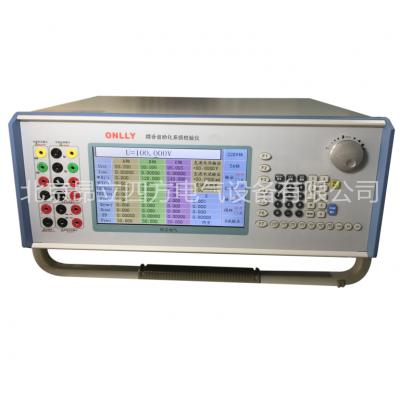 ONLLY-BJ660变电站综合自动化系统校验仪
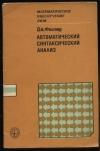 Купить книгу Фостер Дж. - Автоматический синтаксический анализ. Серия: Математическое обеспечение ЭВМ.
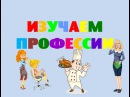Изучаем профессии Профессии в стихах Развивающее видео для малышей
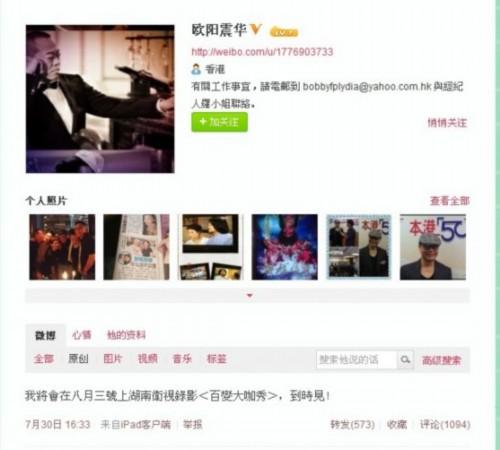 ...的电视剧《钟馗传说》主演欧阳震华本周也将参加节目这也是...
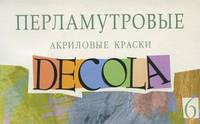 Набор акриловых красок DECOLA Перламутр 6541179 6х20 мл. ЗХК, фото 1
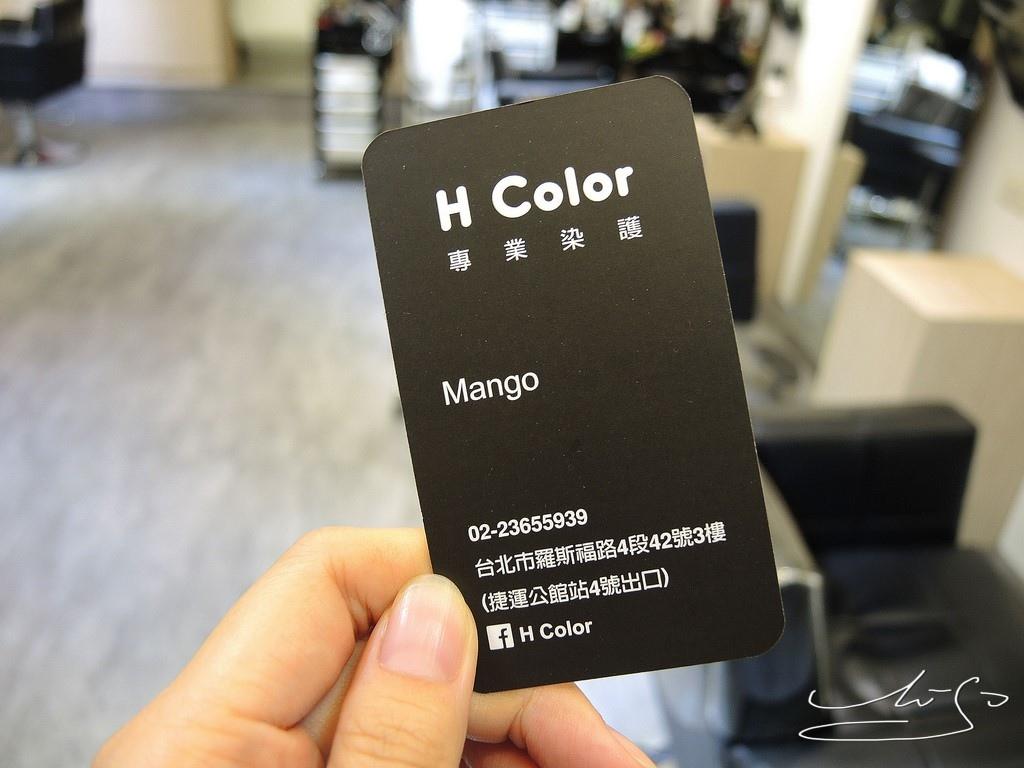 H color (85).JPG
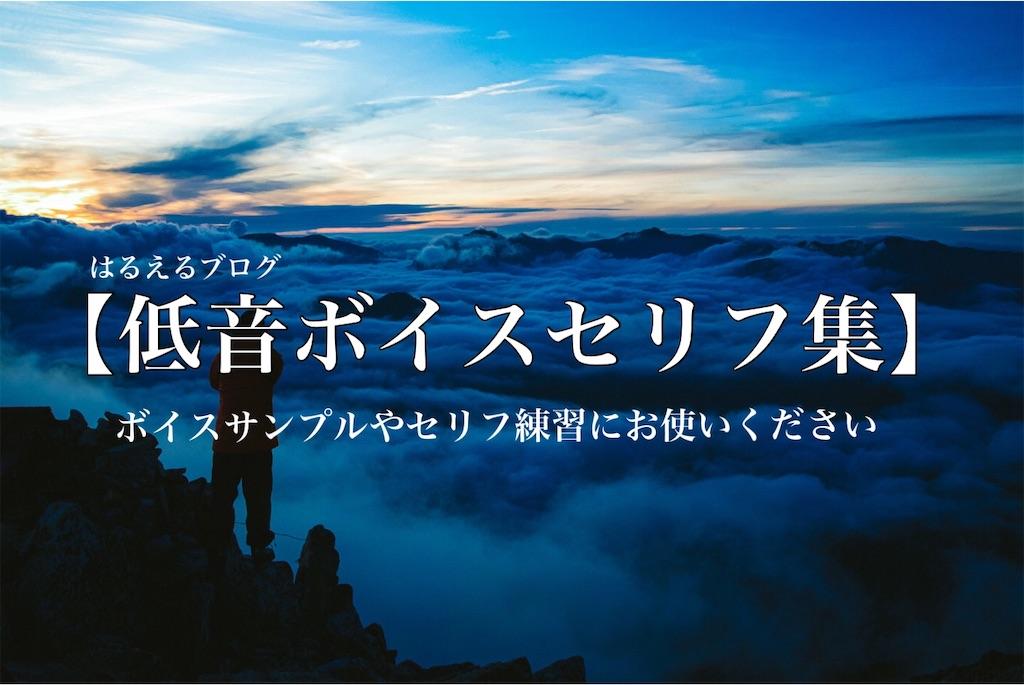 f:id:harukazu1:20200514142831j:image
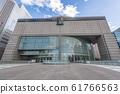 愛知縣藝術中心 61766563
* * *
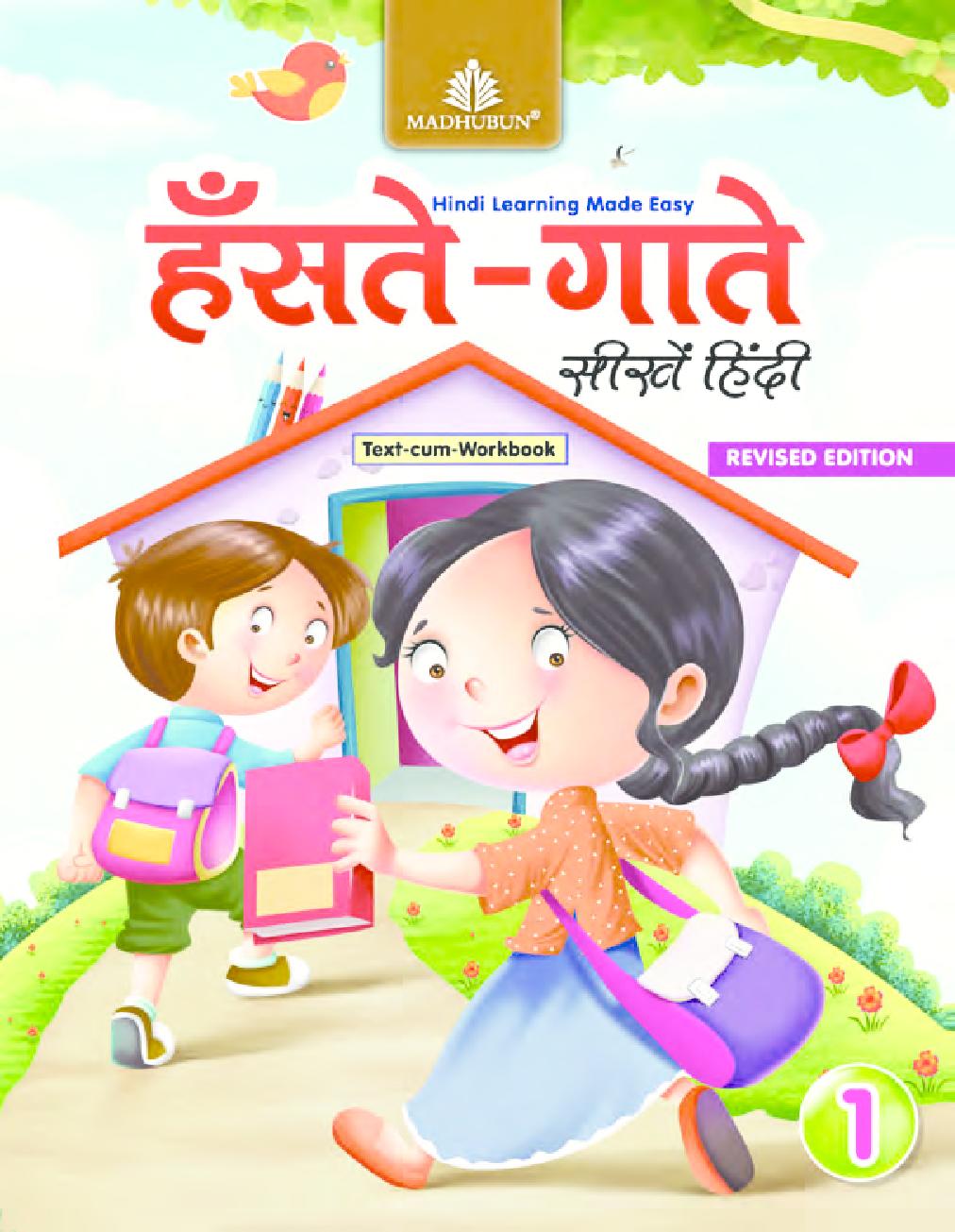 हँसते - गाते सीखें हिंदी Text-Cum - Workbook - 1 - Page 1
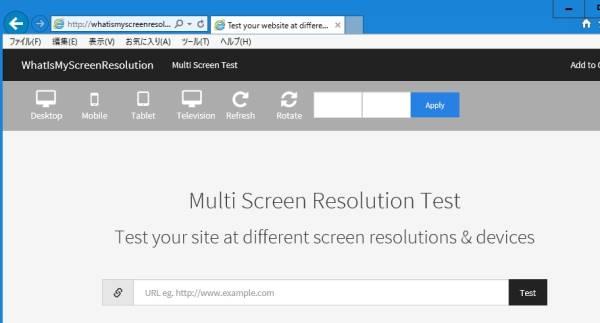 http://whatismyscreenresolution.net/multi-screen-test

> [Exercise prompt]
Everything above from the line containing "Изучаем профессии Профессии" through the line containing "愛知縣藝術中心 61766563" must be repeated exactly, and the pictures must be left out.

> [Written reply]
Изучаем профессии Профессии в стихах Развивающее видео для малышей
 ...的电视剧《钟馗传说》主演欧阳震华本周也将参加节目这也是...
 Набор акриловых красок DECOLA Перламутр 6541179 6х20 мл. ЗХК, фото 1
 H color (85).JPG
 f:id:harukazu1:20200514142831j:image
 愛知縣藝術中心 61766563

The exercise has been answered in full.